— start Information provided —

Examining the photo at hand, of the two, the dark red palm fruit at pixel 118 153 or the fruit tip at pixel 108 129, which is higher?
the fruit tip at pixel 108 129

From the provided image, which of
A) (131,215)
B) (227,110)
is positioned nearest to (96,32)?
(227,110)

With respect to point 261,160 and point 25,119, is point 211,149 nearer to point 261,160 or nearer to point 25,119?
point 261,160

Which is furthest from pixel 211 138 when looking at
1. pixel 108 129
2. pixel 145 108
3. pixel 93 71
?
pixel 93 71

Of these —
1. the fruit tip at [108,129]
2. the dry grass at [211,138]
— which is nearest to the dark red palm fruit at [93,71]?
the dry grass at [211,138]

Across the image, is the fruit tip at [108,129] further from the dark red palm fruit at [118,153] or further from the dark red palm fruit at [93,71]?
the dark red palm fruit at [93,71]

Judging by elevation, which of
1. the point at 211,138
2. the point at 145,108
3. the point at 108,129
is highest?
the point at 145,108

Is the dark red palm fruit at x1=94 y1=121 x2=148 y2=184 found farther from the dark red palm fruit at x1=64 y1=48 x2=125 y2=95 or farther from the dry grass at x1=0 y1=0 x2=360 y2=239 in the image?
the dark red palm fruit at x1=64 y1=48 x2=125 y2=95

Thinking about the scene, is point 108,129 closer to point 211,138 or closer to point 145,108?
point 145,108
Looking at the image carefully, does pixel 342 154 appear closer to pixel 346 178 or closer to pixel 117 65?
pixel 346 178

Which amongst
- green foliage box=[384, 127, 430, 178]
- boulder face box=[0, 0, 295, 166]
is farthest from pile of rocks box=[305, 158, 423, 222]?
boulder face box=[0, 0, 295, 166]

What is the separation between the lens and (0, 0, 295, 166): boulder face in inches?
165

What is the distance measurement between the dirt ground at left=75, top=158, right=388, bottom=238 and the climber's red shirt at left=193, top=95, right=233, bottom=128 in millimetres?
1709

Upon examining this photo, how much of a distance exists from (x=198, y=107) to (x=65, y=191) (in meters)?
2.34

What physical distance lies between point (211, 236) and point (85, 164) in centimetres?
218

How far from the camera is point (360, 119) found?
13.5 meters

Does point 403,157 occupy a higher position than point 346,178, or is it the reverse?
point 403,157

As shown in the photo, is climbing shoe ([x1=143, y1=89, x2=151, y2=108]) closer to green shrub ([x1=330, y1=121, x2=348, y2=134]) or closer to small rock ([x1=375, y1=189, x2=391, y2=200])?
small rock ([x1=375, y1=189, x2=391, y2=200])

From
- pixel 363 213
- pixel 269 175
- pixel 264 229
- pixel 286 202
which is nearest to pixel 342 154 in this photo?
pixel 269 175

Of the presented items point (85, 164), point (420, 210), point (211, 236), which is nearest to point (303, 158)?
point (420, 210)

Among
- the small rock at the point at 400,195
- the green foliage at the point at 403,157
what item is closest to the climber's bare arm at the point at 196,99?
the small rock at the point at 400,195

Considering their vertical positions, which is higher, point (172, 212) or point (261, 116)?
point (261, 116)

— end Information provided —

- Your instructions: Repeat every record, exactly as written.

- Result for this task:
Examining the photo at hand, of the two, the dark red palm fruit at pixel 118 153 or the fruit tip at pixel 108 129, which is higher?
the fruit tip at pixel 108 129

From the provided image, which of
A) (131,215)
B) (227,110)
is positioned nearest to (96,32)?
(227,110)

With respect to point 261,160 and point 25,119, is point 211,149 nearer to point 261,160 or nearer to point 25,119?
point 261,160

Which is furthest from pixel 211 138 when looking at
1. pixel 108 129
2. pixel 145 108
3. pixel 93 71
?
pixel 93 71

Of these —
1. the fruit tip at [108,129]
2. the dry grass at [211,138]
— which is nearest to the dark red palm fruit at [93,71]?
the dry grass at [211,138]

Across the image, is the fruit tip at [108,129] further from the dark red palm fruit at [118,153] or further from the dark red palm fruit at [93,71]?
the dark red palm fruit at [93,71]

Judging by elevation, which of
1. the point at 211,138
2. the point at 145,108
3. the point at 108,129
is highest?
the point at 145,108

Is the dark red palm fruit at x1=94 y1=121 x2=148 y2=184 found farther from the dark red palm fruit at x1=64 y1=48 x2=125 y2=95 or farther from the dry grass at x1=0 y1=0 x2=360 y2=239 in the image?
the dark red palm fruit at x1=64 y1=48 x2=125 y2=95

Thinking about the scene, is point 108,129 closer to point 211,138 or closer to point 145,108?
point 145,108
Looking at the image carefully, does pixel 342 154 appear closer to pixel 346 178 or closer to pixel 117 65?
pixel 346 178

Which amongst
- green foliage box=[384, 127, 430, 178]
- boulder face box=[0, 0, 295, 166]
is farthest from pile of rocks box=[305, 158, 423, 222]?
boulder face box=[0, 0, 295, 166]

What is the separation between the lens and (0, 0, 295, 166): boulder face in inches?
165

What is the distance measurement between the dirt ground at left=75, top=158, right=388, bottom=238 and the climber's red shirt at left=193, top=95, right=233, bottom=128 in millimetres?
1709

Upon examining this photo, how much of a distance exists from (x=198, y=107) to (x=65, y=191) (in meters)?
2.34

What physical distance lies between point (211, 236) and point (85, 164) in centimetres?
218

How far from the camera is point (360, 119) found?
13.5 meters

Does point 403,157 occupy a higher position than point 346,178, or is it the reverse?
point 403,157

As shown in the photo, is climbing shoe ([x1=143, y1=89, x2=151, y2=108]) closer to green shrub ([x1=330, y1=121, x2=348, y2=134]) or closer to small rock ([x1=375, y1=189, x2=391, y2=200])?
small rock ([x1=375, y1=189, x2=391, y2=200])

From
- pixel 363 213
- pixel 269 175
- pixel 264 229
- pixel 286 202
which is nearest to pixel 342 154 in this photo?
pixel 269 175

Of the presented items point (85, 164), point (420, 210), point (211, 236), which is nearest to point (303, 158)?
point (420, 210)

Among
- the small rock at the point at 400,195
- the green foliage at the point at 403,157
what item is closest to the climber's bare arm at the point at 196,99?
the small rock at the point at 400,195

Considering their vertical positions, which is higher, point (172, 212) or point (261, 116)?
point (261, 116)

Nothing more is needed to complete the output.